The dirty little secret here is that the price of foreclosures and bank bailouts — where your tax dollars are given to the banks so they can use that money to more efficiently kick you out of your own home — is what’s really costing the taxpayer. See, for example, Minnesotans for Fair Economy’s report on Hennepin County in Minnesota, which encompasses the city of Minneapolis and several other municipalities:

  • Experts estimate that a typical foreclosure can cost a local government more than $19,000 [i]. With 9,393 foreclosures[ii] in Hennepin County, the cost of current foreclosures to taxpayers in Hennepin County is $180.6 million.[iii]

The real estate market collapse widely attributed to the big banks reckless behavior has cost the county much more in lost property taxes.

  • Homes in Hennepin County are worth about $75,200 less than they were at the beginning of the housing crisis [iv], for lost an estimated total of $22.7 billion in lost value[v], which could drain $268 million in annual tax revenue from the county and its municipalities.[vi]

“Our First Amendment rights to protest are priceless; but the foreclosure crisis brought on by predatory lending and Wall Street recklessness has drained homeowners of billions in home value and thus cost Hennepin County millions,” said Donna Cassutt,Minnesotans for a Fair Economy spokesperson said.

“Sheriff Stanek and Chief Dolan shouldn’t blame the messenger when people stand up to demand reform of reckless bank behavior that has cost our communities a fortune and devastated whole neighborhoods,” added Javier Morillo, President of SEIU Local 26 and a steering committee member of Minnesotans for a Fair Economy.

Steve Fletcher, the Executive Director of Neighborhoods Organizing for Change said, “NOC just released a study showing that the foreclosure crisis has cost the Minneapolis Public Schools $150 million.

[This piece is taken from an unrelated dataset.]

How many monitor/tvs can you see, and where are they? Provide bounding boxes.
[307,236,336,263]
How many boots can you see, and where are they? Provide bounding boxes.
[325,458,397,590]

The banks and government have done far too little to help underwater and struggling homeowners or hold banks accountable. That’s the problem.”

“All across this county we have roads and bridges and schools that need repair and re-building.  We should be investing in putting  people to work so they can stay in their houses instead of letting sheriff’s deputies be used to put families out of their homes,” said Carol Nieters Executive Director of SEIU Local 284.

Watch the video above for some strong testimony from victims of foreclosure. Bet it sounds a lot like what you’re seeing in your home towns.